La compagnie low-cost a annoncé qu'elle supprimera 1 million de sièges (-22 %), retirera cinq avions basés dans le pays, et surtout fermera 20 lignes, dont 13 au départ de Charleroi et 7 de Bruxelles-National.
Selon Ryanair, la décision du gouvernement De Wever de porter la taxe aérienne de 5 € à 10 € par passager en partance à partir de 2027, combinée à la possibilité d’une taxe communale supplémentaire de 3 € à l’aéroport de Charleroi dès 2026, rend la Belgique "totalement non compétitive" par rapport à d’autres marchés européens.
Un environnement fiscal "défavorable"
La compagnie irlandaise souligne que ces hausses interviennent seulement cinq mois après une augmentation précédente de 150 % appliquée en juillet. Elle estime que la Belgique prend le chemin inverse de pays comme la Suède, la Hongrie, l’Italie ou la Slovaquie,
Dans une lettre adressée ce mardi au Premier ministre Bart De Wever, au ministre fédéral de la Mobilité Jean-Luc Crucke, à la ministre wallonne des Aéroports Cécile Neven et au bourgmestre de Charleroi Thomas Dermine, Ryanair demande l’annulation immédiate des hausses prévues.

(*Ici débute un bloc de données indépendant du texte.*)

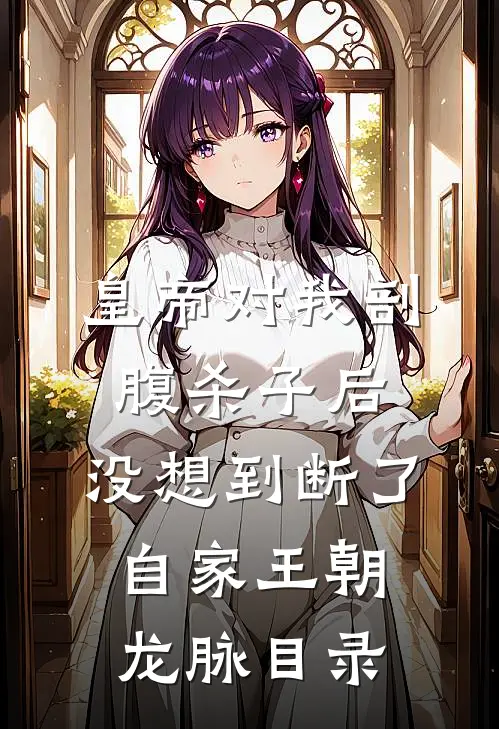 皇帝对我剖腹杀子后，没想到断了自家王朝龙脉目录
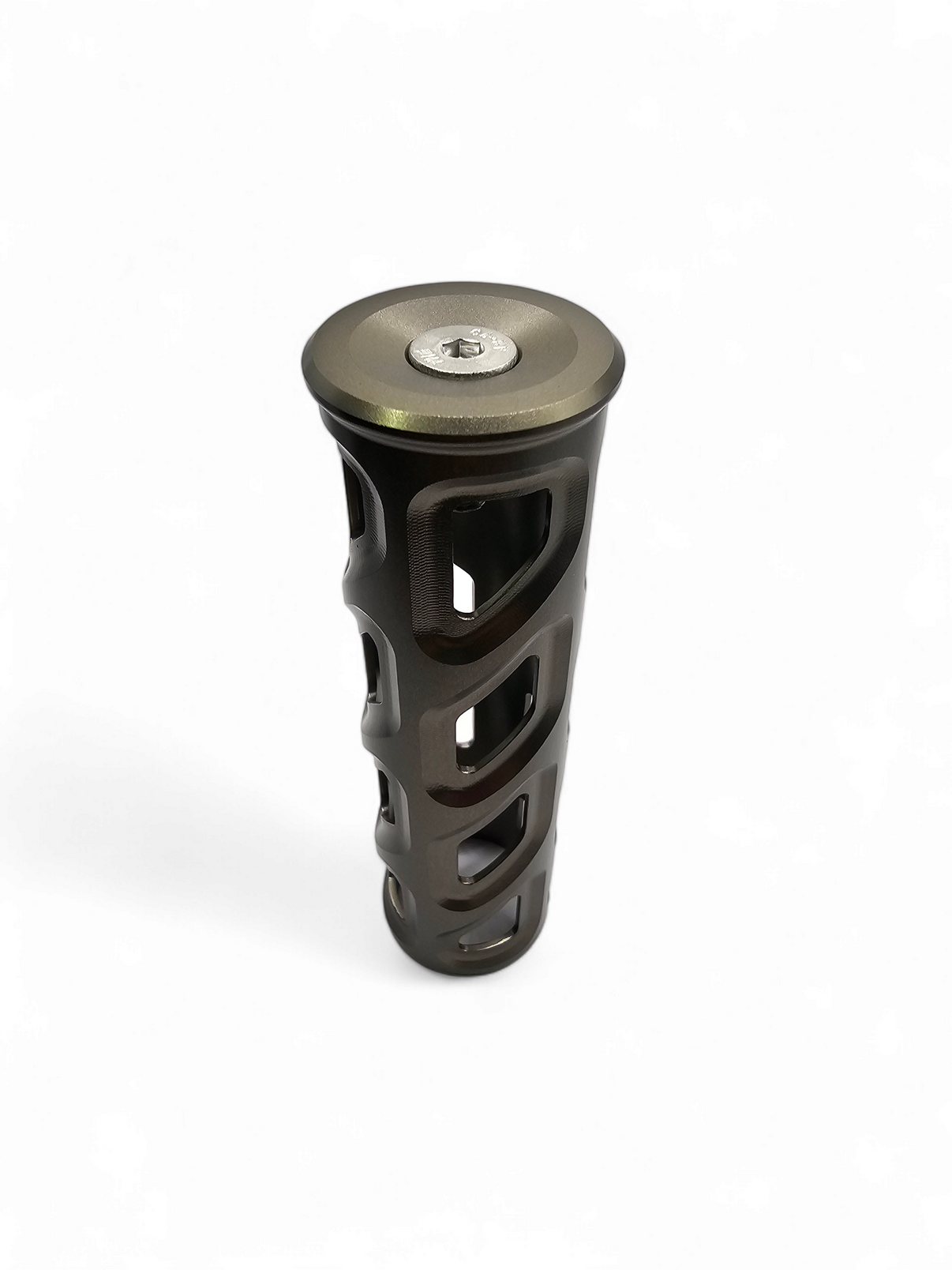 Can-Am Maverick X3 Grab Handle (Anodized Gun Metal)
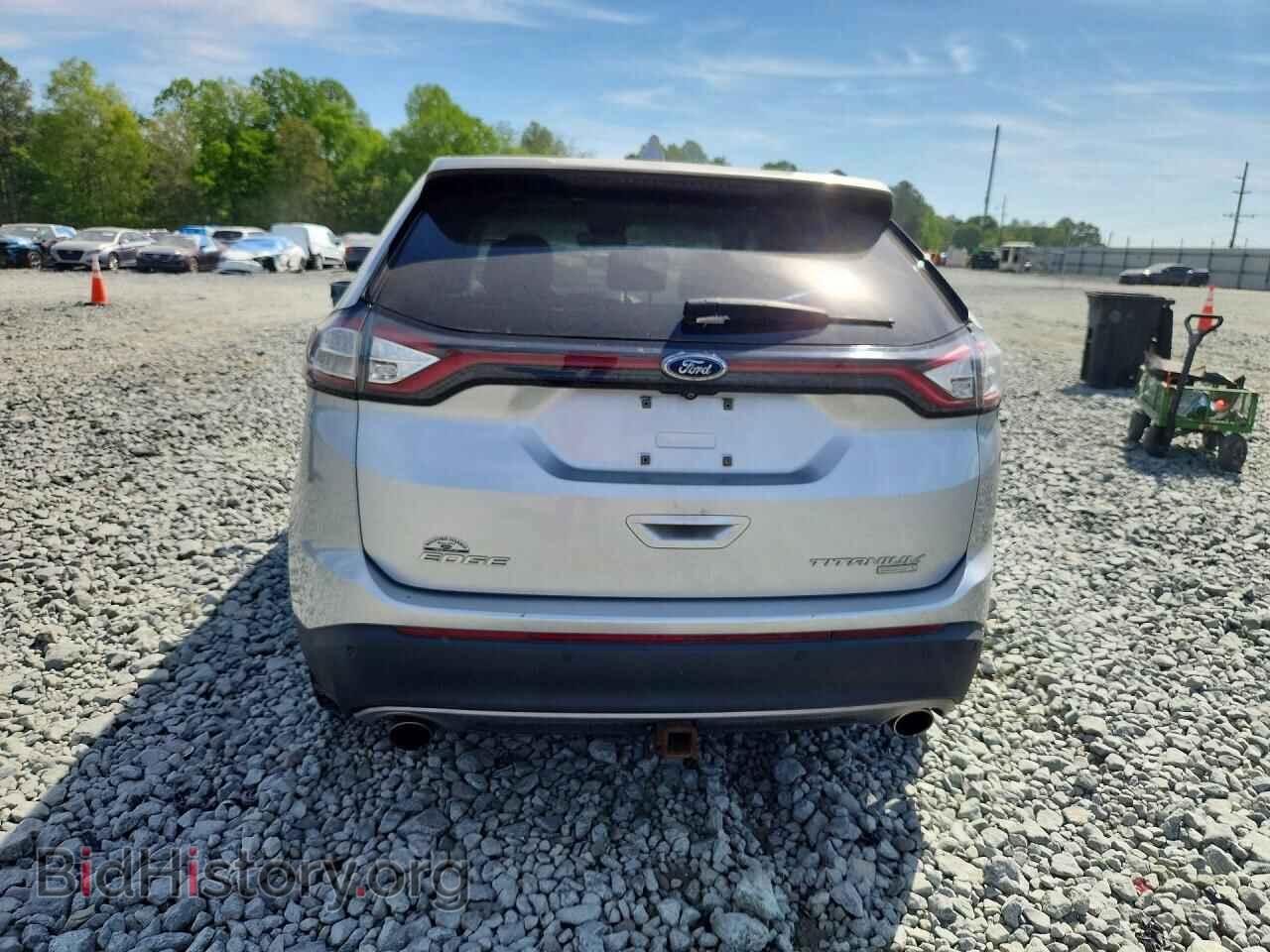 2017 FORD EDGE - VIN: 2FMPK3K93HBB34304 - Photo 6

Jason McGuinness, directeur commercial de Ryanair, dénonce une décision "curieuse" et "néfaste" avec "des milliers d’emplois en jeu" :
"Le gouvernement De Wever a pris la curieuse décision d’augmenter encore une fois la taxe aérienne déjà extrêmement élevée en Belgique, de +100 % à partir de janvier 2027, en plus des +150 % appliqués en juillet dernier. (…) À la suite de cette deuxième augmentation en seulement 5 mois, Ryanair a été contrainte de réduire de 22 % son trafic à Bruxelles et de retirer 5 avions basés à Charleroi.", comme indiqué dans le communiqué de presse de la compagnie.
Le dirigeant avertit que si la taxe communale de Charleroi est confirmée, la compagnie sera amenée à réduire davantage ses vols et sa présence dès avril 2026, menaçant selon lui "des milliers d’emplois locaux" et les recettes liées à la TVA, à l’impôt des sociétés et aux salaires.
La compagnie Ryanair appelle donc à un revirement rapide. La compagnie prévient qu’à défaut de changement, le trafic, le tourisme et l'économie belge pourraient "s’effondrer davantage".
Le gouvernement fédéral et les autorités locales n'ont pas encore réagi.